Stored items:
= Beginning of Section =

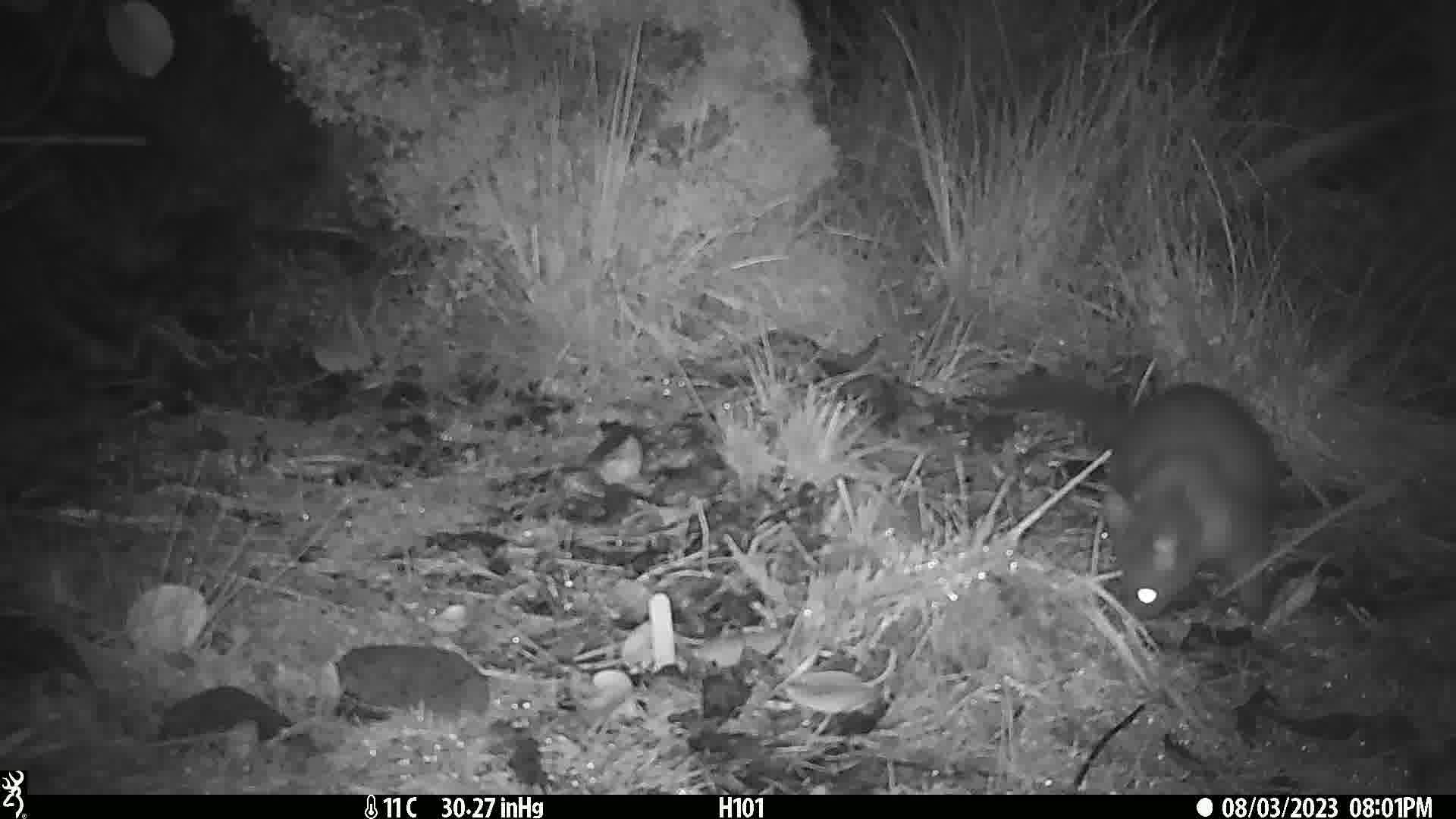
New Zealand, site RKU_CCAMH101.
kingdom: Animalia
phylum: Chordata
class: Mammalia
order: Diprotodontia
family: Phalangeridae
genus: Trichosurus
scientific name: Trichosurus vulpecula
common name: common brushtail possum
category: possum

= End of Section =

• EXERCISE BRIEF: Please transcribe the lines from the one containing "family: Phalangeridae" through the last line of the records. Include both ends and nothing else.

• THE COMPLETED TASK:
family: Phalangeridae
genus: Trichosurus
scientific name: Trichosurus vulpecula
common name: common brushtail possum
category: possum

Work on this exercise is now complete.